Write out, word for word, the stretch of the methods text below from "We used SeqPlots72" through "scaled gene bodies.".

** READING TEXT follows **

Average enrichment of linear marks at genomic features

We used SeqPlots72 to calculate the average enrichment of linear chromatin marks (DNA methylation, chromatin accessibility, ChIP–seq) in window centered around the genomic feature of interest, or along scaled gene bodies.

Inferring Hi-C contact strength and CpG DNA methylation associated with transcription factor binding motifs

Although ChIP–seq (and related techniques) remains the method of choice to identify the real binding sites of a TF, in many cases this is not feasible due to the lack of suitable antibodies. We reasoned that we could use predicted TF motifs at highly accessible peaks to examine how such potentially occupied motifs are spatially positioned to each other and how they are associated with changes in DNA methylation. Briefly, for each TF motif, we first identified the scATAC-based peaks that contain the predicted binding motif and then ranked these sites based on their maximum accessibility in aggregated pseudobulk scATAC-based clusters. To not over-penalize rare motifs, we selected the top 5,000 most highly accessible regions per motif and created point-based regions centered at the corresponding motif. TFs (and their corresponding motifs) that were not expressed in our data (reads per kilobase per million (RPKM) > 1 based on pseudobulk scRNA-seq data) or were not within the top 3,000 most variable genes (based on scRNA-seq) were discarded from further analysis.

To create a set of control regions, not enriched for any particular motif, we first selected a set of the top 50,000 most highly accessible sites, analogous to motif-based analysis. Then, we sampled 5,000 peaks randomly 1,000 times to create a set of highly robust background peaks with similar characteristics. Next, we created pairs of these regions separated by at least 10 kb, filtered for intraTAD interactions and extracted the maximum Hi-C score (for each cell type) within a square window of 10 × 10 kb centered on each pair. We then calculated the median value per TF motif for each cell type and repeated this for each of the 1,000 controls to generate a background distribution. To normalize for any non-specific interaction, we calculated the mean of the 1,000 controls per cell type and subtracted it from the TF motif values. We then calculated the maximum Hi-C score (from all three cell types) and the standard deviation per motif and plotted them as a scatterplot using ggplot2. To calculate the statistical significance, we used permutation-based analysis (utilizing the 1,000 repeated sampling of the random regions) and considered motifs with P < 0.05 as significant. We also depicted the Pearson’s correlation between the motif deviation scores and the expression of the matching TF as described for Fig. 3e.

** End of READING TEXT **
** RECORD EXTRACTS follows **

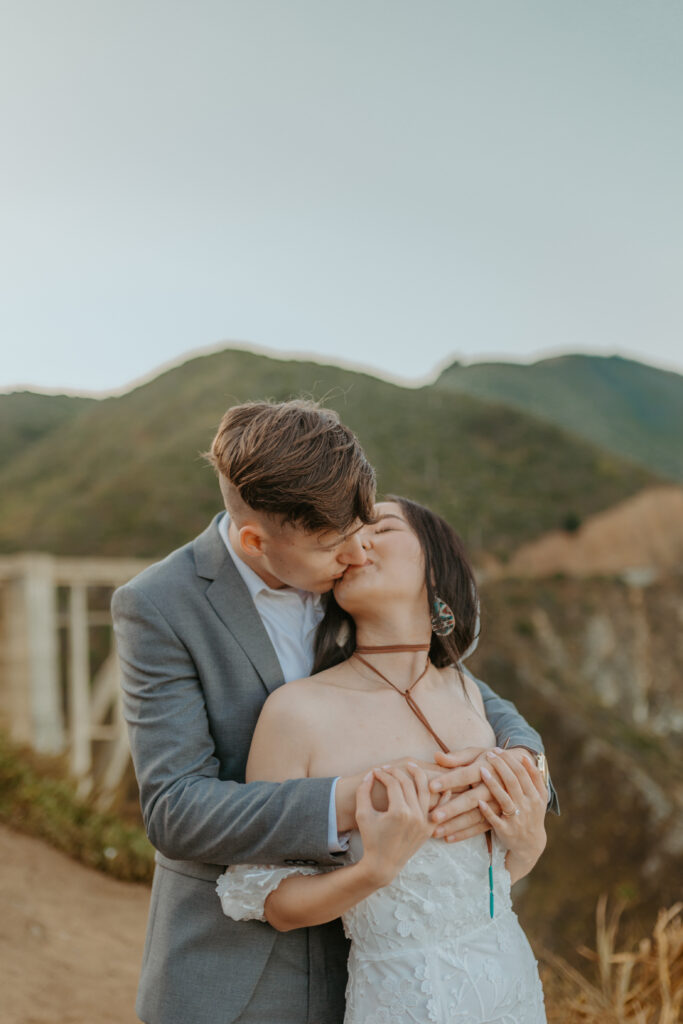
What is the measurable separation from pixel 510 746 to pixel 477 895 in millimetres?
396

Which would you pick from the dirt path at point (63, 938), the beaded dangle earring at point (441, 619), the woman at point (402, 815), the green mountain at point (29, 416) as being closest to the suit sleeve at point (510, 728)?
the woman at point (402, 815)

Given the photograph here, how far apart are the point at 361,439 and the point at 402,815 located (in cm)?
5788

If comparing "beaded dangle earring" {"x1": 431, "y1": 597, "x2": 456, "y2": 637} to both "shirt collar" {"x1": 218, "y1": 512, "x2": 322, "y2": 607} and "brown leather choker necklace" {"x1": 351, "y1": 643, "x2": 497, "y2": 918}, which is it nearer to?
"brown leather choker necklace" {"x1": 351, "y1": 643, "x2": 497, "y2": 918}

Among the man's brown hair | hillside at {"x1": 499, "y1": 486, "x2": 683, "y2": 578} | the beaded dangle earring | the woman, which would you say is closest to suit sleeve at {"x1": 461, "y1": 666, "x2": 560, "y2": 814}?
the woman

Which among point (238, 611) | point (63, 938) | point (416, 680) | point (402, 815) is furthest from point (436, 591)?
point (63, 938)

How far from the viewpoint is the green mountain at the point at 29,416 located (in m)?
76.1

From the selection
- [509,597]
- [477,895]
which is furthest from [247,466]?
[509,597]

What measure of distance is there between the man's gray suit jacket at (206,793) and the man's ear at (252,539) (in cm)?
18

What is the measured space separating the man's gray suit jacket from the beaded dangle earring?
435 millimetres

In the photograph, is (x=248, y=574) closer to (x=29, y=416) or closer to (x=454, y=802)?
(x=454, y=802)

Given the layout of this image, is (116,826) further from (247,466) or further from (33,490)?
(33,490)

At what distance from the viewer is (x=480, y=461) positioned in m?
58.1

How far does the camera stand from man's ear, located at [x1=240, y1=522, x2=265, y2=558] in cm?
212

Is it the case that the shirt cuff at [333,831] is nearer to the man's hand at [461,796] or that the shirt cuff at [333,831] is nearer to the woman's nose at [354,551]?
the man's hand at [461,796]
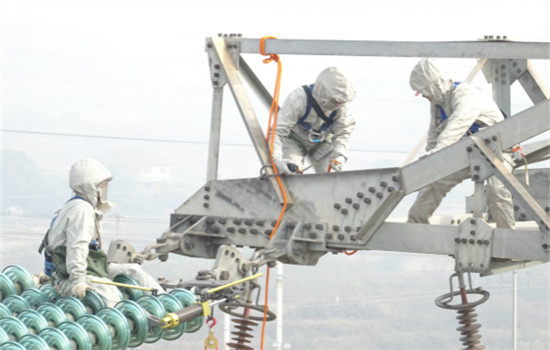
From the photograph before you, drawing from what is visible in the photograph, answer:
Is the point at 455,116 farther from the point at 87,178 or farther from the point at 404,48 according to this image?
the point at 87,178

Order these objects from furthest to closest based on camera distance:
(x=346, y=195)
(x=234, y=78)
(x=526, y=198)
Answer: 1. (x=234, y=78)
2. (x=346, y=195)
3. (x=526, y=198)

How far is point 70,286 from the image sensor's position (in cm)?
1434

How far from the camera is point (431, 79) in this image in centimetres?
1666

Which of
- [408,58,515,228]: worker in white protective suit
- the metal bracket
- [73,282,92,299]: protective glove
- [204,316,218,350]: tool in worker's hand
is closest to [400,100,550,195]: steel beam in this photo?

** End of RECORD EXTRACTS **

> _WRITTEN ANSWER_:
We used SeqPlots72 to calculate the average enrichment of linear chromatin marks (DNA methylation, chromatin accessibility, ChIP–seq) in window centered around the genomic feature of interest, or along scaled gene bodies.